Welcome to computing systems! Our goal in these set of modules is to break down exactly how computers work under the hood. This means that we want to understand what the terms “Hard Drive,” “RAM,” “caches,” “computer memory”, and others mean. In order to accomplish this goal, we will be using a programming language called C.

Why Learn C?

Many students initially begin studying computer science because they became interested in the cool things you can do with computers. You can watch Youtube videos, play League of Legends, and download outdated memes to share with others. However, if you’re interested in improving the Youtube user interface or programming games such as LoL in the future, all of these fundamentally require an understanding of how computers work under the hood. We will see why this is the case.

Perhaps the best way of illustrating the importance of understanding how computers fundamentally work is through an example. Since 2011, Minecraft has been one of the most popular computer video games to there, and is a first-person, creative adventure game. When the game was initially released, it was programmed in Java, one of the most common introductory languages taught in computer science. However, people quickly realized that as a result, Minecraft ran incredibly slowly on older computers, and suffered from poor render time, which can be thought of as a measure of the speed and efficiency of the code for Minecraft.

To improve the performance of the game, the Minecraft creators rewrote their entire game in C++ instead of Java language, eventually releasing their work as Windows 10 Edition of Minecraft in 2015. C++ is another computer programming language that is very closely related to C. As a result of this change, there was a huge boost in performance with regards to the render time:

Java Minecraft on left, C++ Minecraft on right. Skip to about 1:06 mark for a good example in the difference in render times.

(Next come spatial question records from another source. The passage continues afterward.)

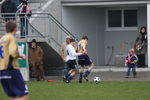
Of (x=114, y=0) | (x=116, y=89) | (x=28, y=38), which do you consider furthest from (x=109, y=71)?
(x=116, y=89)

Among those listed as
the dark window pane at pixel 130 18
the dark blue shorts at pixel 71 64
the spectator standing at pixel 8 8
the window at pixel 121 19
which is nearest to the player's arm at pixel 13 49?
the dark blue shorts at pixel 71 64

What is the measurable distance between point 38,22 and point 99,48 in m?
6.85

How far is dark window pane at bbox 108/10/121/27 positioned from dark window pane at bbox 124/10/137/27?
0.38 metres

Coding languages such as Python are also written in C! The point is that all computer programmers should have a working knowledge of how computers work underneath the hood in order to write secure, fast, and effective code.

Bits and Bytes

Because C deals with giving instructions to your machine code, it is important to have a preliminary understanding of what bits and bytes are. I explain the basic idea here; although it is in the context of Java, the basic idea is still the same.

Computer Abstraction

If you look up pictures of hard drives on Google, it is clear that these devices that store computer memory are extremely complicated. So, when we’re talking about the memory storage unit of a computer, we’re going to represent it as a simple array of some finite size. For example, let’s assume that a computer has a 12-byte hard drive, meaning that it can store only a total of 12-bytes:

introduction-1

Each of the little squares can store up to one byte of information. Furthermore, each of the squares also have a memory address associated with them, which can be thought of as a house address, allowing us to refer to particular locations in the memory. As an example, 0x800 is the first “residential address” in the this array. Its immediate neighbor next to it is 0x801.

In the series of examples below, we will use this model to illustrate some of the typical computer operations that might be happening under the hood.

Example 1: Instantiating an int

Let’s say that we were writing a computer program in Java that asked us to create an integer x that was equal to 3:

public static void someFunction() {
   // Create an integer x = 3
   int x = 3;
}

Let’s think about what your computer is doing under the hood at this line. When this function is executed, your program is having a conversation with your computer that goes somewhat like this:

Program: Hi Computer, I'd like to store an integer, 4 bytes large.
Computer: Sure thing, let me check if I have space to store the integer.

At this point, your computer will look into its hard drive and see if it has enough space to store an integer. Since the hard drive has 12 bytes available and an integer only takes up 4, we can confirm that we do have enough space!

Computer: Good news! I have enough space. Is there a value for the integer?
Program: Yes, I would like to set it equal to 3.
Computer: Ok, let me perform this task.

At this point, the computer will find an available space in the memory to store this integer:

introduction-2

Computer: Ok, I have stored the number 3 at the memory address 0x800.
Program: Thank you! That is all I need for now.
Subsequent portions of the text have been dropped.